Daimler-City: Poker am Potsdamer Platz

Daimler ist unzufrieden mit den Miet- und Arbeitskosten in der Mitte Berlins und bringt eine Verlagerung ins Spiel. Die Spekulationen betreffen den Mercedes-Vertrieb Deutschland, für den am Potsdamer Platz 1.200 Personen arbeiten, sowie die Daimler Financial Services mit rund 500 Beschäftigten.

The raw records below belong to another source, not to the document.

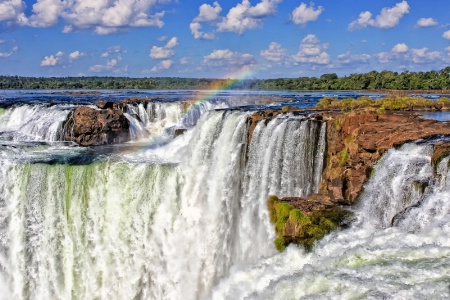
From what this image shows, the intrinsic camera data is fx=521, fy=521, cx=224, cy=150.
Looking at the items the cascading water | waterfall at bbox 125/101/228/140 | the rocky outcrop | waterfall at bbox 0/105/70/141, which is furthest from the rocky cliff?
waterfall at bbox 0/105/70/141

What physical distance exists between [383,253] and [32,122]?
80.0 ft

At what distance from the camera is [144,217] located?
18156mm

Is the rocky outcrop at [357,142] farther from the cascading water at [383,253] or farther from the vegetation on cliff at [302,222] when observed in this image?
the vegetation on cliff at [302,222]

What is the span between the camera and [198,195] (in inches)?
715

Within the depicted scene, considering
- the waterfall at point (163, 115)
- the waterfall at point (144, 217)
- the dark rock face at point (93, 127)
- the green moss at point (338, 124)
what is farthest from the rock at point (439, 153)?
the waterfall at point (163, 115)

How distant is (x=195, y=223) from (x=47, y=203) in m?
5.49

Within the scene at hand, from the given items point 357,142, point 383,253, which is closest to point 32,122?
point 357,142

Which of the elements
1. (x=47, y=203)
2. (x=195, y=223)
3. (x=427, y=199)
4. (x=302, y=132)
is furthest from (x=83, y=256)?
(x=427, y=199)

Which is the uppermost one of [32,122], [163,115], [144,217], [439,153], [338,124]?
[338,124]

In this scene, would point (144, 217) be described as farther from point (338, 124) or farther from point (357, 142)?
point (357, 142)

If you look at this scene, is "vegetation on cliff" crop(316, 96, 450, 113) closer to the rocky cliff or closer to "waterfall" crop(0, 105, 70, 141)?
the rocky cliff

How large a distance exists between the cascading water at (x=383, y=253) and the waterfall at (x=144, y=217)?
14.1 feet

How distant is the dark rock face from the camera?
2742 centimetres

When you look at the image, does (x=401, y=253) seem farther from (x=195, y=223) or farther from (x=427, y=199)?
(x=195, y=223)
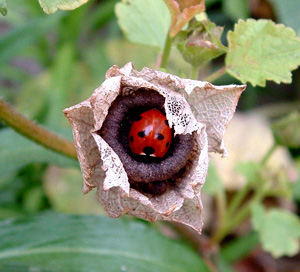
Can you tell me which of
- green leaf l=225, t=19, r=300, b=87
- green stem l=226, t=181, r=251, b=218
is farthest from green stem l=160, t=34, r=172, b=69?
green stem l=226, t=181, r=251, b=218

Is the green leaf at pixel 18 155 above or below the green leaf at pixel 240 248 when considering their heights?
above

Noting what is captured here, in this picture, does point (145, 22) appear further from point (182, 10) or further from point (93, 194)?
point (93, 194)

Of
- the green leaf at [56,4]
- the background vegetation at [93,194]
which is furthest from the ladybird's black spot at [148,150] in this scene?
the green leaf at [56,4]

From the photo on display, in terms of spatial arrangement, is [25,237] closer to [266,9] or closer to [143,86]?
[143,86]

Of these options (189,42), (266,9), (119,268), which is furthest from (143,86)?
(266,9)

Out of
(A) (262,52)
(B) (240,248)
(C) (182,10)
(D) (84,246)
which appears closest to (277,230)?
(B) (240,248)

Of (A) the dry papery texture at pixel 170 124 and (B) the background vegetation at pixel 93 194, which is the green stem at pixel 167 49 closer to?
(B) the background vegetation at pixel 93 194

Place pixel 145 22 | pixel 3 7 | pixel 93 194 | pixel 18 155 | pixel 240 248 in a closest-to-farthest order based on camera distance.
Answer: pixel 3 7 → pixel 145 22 → pixel 18 155 → pixel 240 248 → pixel 93 194
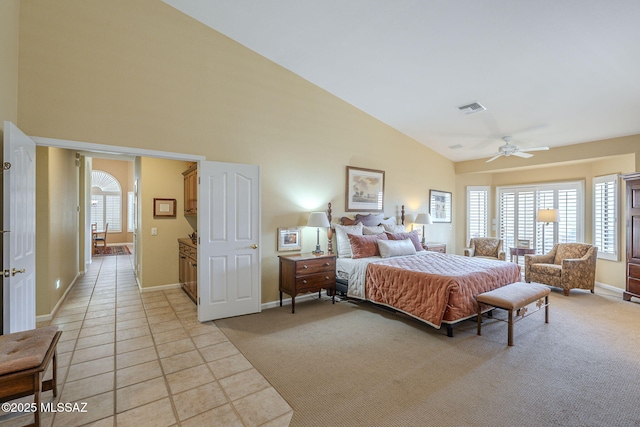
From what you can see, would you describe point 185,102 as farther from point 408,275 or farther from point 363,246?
point 408,275

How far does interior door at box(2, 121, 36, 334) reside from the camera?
7.39 feet

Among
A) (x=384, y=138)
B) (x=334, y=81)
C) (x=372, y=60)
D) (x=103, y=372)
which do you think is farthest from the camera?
(x=384, y=138)

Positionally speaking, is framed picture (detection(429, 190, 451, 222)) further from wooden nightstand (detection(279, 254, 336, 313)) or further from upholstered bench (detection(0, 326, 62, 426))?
upholstered bench (detection(0, 326, 62, 426))

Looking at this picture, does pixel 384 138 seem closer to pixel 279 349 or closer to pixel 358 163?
pixel 358 163

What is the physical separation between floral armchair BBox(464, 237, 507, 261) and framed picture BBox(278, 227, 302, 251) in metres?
4.31

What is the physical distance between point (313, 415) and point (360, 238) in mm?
3094

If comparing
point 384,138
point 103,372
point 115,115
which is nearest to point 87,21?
point 115,115

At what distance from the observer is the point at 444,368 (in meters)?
2.72

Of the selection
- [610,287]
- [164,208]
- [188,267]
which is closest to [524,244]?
[610,287]

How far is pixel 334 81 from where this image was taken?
4.76 m

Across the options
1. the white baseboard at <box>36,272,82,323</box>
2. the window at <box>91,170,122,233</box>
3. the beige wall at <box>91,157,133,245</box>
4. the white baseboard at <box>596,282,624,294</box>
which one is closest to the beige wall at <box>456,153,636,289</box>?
the white baseboard at <box>596,282,624,294</box>

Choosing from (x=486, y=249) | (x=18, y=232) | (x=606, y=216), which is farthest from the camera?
(x=486, y=249)

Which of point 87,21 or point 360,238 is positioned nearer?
point 87,21

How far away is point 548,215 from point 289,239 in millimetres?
5666
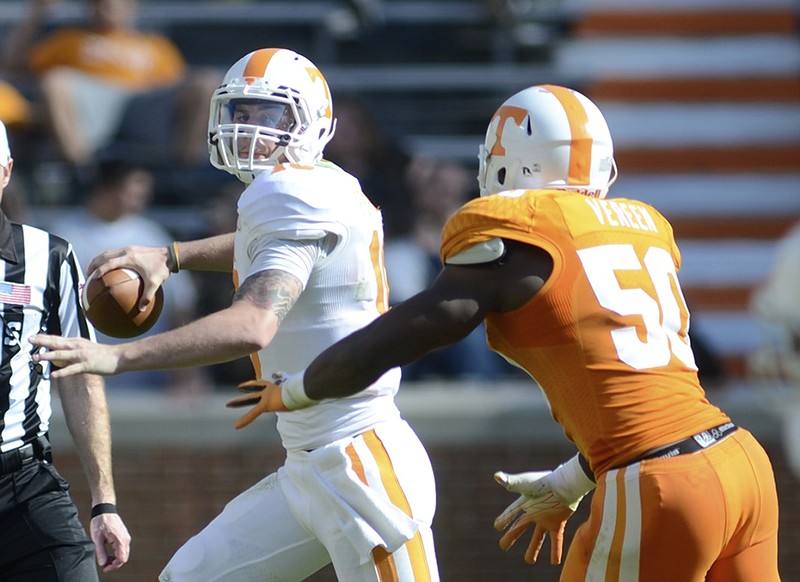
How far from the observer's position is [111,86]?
8453mm

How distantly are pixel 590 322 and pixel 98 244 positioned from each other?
4639 mm

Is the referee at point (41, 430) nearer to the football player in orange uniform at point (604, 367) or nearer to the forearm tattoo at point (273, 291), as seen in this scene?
the forearm tattoo at point (273, 291)

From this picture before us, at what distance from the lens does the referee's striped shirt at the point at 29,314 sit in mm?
3934

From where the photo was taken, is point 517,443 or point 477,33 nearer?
point 517,443

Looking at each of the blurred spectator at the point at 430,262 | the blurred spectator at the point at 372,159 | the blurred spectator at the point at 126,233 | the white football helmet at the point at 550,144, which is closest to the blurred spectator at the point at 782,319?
the blurred spectator at the point at 430,262

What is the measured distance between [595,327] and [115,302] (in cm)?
131

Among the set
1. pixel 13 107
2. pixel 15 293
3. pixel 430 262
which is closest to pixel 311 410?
pixel 15 293

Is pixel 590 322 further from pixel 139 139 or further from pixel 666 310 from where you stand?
pixel 139 139

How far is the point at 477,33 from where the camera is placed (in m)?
9.52

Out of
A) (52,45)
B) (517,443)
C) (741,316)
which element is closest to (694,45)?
(741,316)

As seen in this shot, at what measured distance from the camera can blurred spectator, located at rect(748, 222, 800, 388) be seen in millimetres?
6918

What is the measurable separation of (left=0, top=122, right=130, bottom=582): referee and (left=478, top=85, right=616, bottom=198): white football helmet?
1.33 metres

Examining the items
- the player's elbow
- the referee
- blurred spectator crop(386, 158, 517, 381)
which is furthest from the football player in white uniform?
blurred spectator crop(386, 158, 517, 381)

Berlin - Die Daimler-City am Potsdamer Platz kommt mal wieder ins Gerede. Der Stuttgarter Autokonzern ist unzufrieden mit den Miet- und Arbeitskosten in der Mitte Berlins und bringt eine Verlagerung ins Spiel. Die Spekulationen betreffen den Mercedes-Vertrieb Deutschland, für den am Potsdamer Platz 1200 Personen arbeiten, sowie die Daimler Financial Services mit rund 500 Beschäftigten. Eine Daimler-Sprecherin sagte am Mittwoch: „Unser Mietvertrag läuft bis Ende 2012.“ Hintergrund der Planungen für die Zeit danach ist der Sparkurs in Stuttgart. „Es ist unser Ziel, auch langfristig das Einsparvolumen auf dem Niveau von fünf Milliarden Euro zu halten“, sagte Daimler-Finanzchef Bodo Uebber dem „Handelsblatt“. „Das ist ein anspruchsvolles Ziel, aber wir werden liefern.“

Ebenfalls am Mittwoch befasste sich der Betriebsrat der Vertriebsgesellschaft am Potsdamer Platz mit dem Thema. Die Geschäftsführung hatte das Gremium zu Gesprächen aufgefordert über Arbeitszeit, Entgelte und übertarifliche Leistungen. Die Daimler-Mitarbeiter am Potsdamer Platz werden ebenso wie die Belegschaft im Daimler-Motorenwerk Berlin-Marienfelde nach dem baden-württembergischen Tarifvertrag bezahlt, der als relativ teuer gilt. Bei der IG Metall, in deren Zuständigkeit die Daimler-Unternehmen fallen, hieß es am Mittwoch, man sehe „keine Notwendigkeit, am Tarif zu drehen“. Nach Einschätzung von Betriebsrat und Gewerkschaft baue die Daimler-Führung vielmehr eine Drohkulisse auf, um die Miete am Potsdamer Platz zu senken.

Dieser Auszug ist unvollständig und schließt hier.